Liputan6.com, Jakarta Direktur Reserse Kriminal Khusus (Dirreskrimsus) Polda Jatim Kombes Pol Farman mengaku pihaknya menjadi korban praktik mafia tanah pada kasus sengketa gedung Grha Wismilak Surabaya. Karena praktik mafia tanah sejak 1993 hingga 2019, aset Polri jatuh ke tangan pihak swasta.
Kombes Farman berkomitmen akan memberantas mafia tanah di wilayah hukum Polda Jatim. Menurutnya, penipuan mafia tanah bisa menimpa siapa saja. Untuk itu, pihaknya mengimbau masyarakat berhati-hati dalam melakukan transaksi jual beli tanah.
"Kami saja polisi bisa tertipu, bagaimana dengan masyarakat umum? Siapapun bisa menjadi korban mafia tanah," ucapnya, Kamis (17/8/2023).
Advertisement
Kombes Farmas menceritakan, berawal pada Maret 2023, Kapolda Jatim Irjen Toni Harmanto mengintruksikan agar ada pengecekan aset-aset Polri di wilayah Jawa Timur.
Polda Jatim akhirnya mendapati fakta baru bahwa gedung yang berlokasi di Jalan Raya Darmo nomor 36-38 merupakan aset milik Polri.
"Gedung tersebut sebelumnya merupakan kantor polisi sejak tahun 1945, hingga terakhir menjadi Mapolresta Surabaya Selatan. Aset ini berpindah ke tangan pada 1993," ujarnya.
Dari hasil supervisi, diketahui bahwa Polri seharusnya memiliki aset dari kompensasi yang dijanjikan lewat alih lahan Gedung Wismilak seluas 4.000 meter di wilayah Dukuh Pakis yang saat ini menjadi kantor Polsek Dukuh Pakis.
Selain mendapat kompensasi tanah seluas 4.000 meter persegi, polisi juga dijanjikan bangunan pengganti Mapolresta dan kendaraan operasional untuk patroli.
Kompensasi ini dijanjikan usai terbit Hak Guna Bangunan (HGB) 648 dan 649 pada Gedung Mapolresta Surabaya Selatan saat itu (Gedung Grha Wismilak). Anehnya, HGB sudah keluar saat gedung masih ditempati sebagai Mapolresta Surabaya Selatan.
"Objek ini ditempati polri tahun 1945 hingga 1993 tanpa putus. Terakhir, tahun 1993 masih ditempati sebagai Mapolresta Surabaya Selatan.
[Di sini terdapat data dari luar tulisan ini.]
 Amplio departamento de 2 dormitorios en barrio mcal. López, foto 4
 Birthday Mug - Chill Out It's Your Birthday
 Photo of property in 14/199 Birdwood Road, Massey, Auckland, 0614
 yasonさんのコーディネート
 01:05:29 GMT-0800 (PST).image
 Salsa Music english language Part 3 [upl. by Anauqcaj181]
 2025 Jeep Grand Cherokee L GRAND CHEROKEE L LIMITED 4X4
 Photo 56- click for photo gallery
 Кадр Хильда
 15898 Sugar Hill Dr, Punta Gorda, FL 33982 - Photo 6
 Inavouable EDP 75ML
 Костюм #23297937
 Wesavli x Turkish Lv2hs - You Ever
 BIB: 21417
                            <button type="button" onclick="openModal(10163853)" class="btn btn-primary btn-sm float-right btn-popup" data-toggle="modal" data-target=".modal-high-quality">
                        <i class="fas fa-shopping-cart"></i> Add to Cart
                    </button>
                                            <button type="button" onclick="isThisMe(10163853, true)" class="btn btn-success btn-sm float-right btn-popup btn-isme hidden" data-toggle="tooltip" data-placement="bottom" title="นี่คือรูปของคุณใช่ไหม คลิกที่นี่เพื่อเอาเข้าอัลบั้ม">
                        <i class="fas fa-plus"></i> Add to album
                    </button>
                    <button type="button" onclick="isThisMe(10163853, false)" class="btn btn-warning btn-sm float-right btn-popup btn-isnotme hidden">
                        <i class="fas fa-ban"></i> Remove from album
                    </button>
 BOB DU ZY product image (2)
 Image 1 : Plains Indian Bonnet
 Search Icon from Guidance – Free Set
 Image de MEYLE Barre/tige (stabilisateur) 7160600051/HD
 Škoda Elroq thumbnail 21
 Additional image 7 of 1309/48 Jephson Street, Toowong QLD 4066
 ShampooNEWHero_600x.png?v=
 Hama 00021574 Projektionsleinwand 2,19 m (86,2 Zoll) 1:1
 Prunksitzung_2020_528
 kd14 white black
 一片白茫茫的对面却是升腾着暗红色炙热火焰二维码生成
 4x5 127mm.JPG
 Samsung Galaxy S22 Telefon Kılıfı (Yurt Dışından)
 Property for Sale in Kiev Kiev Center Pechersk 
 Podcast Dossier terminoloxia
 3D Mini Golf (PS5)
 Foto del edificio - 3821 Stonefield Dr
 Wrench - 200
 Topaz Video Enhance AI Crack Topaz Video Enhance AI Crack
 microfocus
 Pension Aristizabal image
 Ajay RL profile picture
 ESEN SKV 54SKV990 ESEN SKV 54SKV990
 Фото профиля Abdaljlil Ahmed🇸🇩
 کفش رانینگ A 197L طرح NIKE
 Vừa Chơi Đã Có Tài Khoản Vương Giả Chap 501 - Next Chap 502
Anehnya, pada saat objek ini masih ditempati, kok bisa muncul HGB," ungkap Kombes Farman.
Selain itu dari hasil pendalaman, ketiga kompensasi yang dijanjikan tidak didapat Polri. Tanah seluas 4.000 meter persegi yang dijanjikan ternyata tak pernah ada, begitu pula dengan bangunan, apalagi kendaraan operasional Polri.
Terkait lahan di Dukuh Pakis, dalam sejarahnya, Kapolda Jatim saat itu meminta izin pada Pemkot Surabaya untuk memindahkan kantor polisi di lahan milik Pemkot. Namun, lahan tersebut ternyata berstatus pinjam.
"Lahan yang ditempati itu bukan tanah kompensasi. Melainkan tanah pinjaman, yang kemudian baru dihibahkan oleh Pemkot Surabaya pada 2019," ucap Kombes Farman.
SK Tidak Terdaftar
Pada 1992 memang ada data tentang HGB mati yang kemudian menjadi dasar jual beli hingga penerbitan HGB baru. Namun, soal itu masih didalami pihaknya.
"Jika memang ada HGB mati, dan objek yang masih ditempati Polrestabes Surabaya Selatan tahun 1992, mana mungkin ada proses jual beli, kecuali memang sudah ada itikad tidak baik," kata Kombes Farman.
HGB yang diklaim Wismilak dibeli secara sah adalah HGB 648 dan HGB 649. Dalam lembar tersebut, tertulis bahwa HGB ini berdasarkan SK Kanwil BPN nomor 1051 dan 1052 yang terbit pada 22 Juli 1992.
Hasil pendalaman Polda Jatim, SK tersebut ternyata tidak terdaftar atau tidak teregistrasi di BPN. Sehingga tidak mungkin HGB muncul berdasarkan SK yang tidak terdaftar di BPN.
Karena itu HGB yang diklaim Wismilak telah dibeli secara sah ini cacat hukum. "Hasil dari gelar kemarin diputuskan bahwa HGB dimaksud cacat hukum, cacat administrasi dan cacat yuridis dalam penerbitannya," tegas Kombes Farman.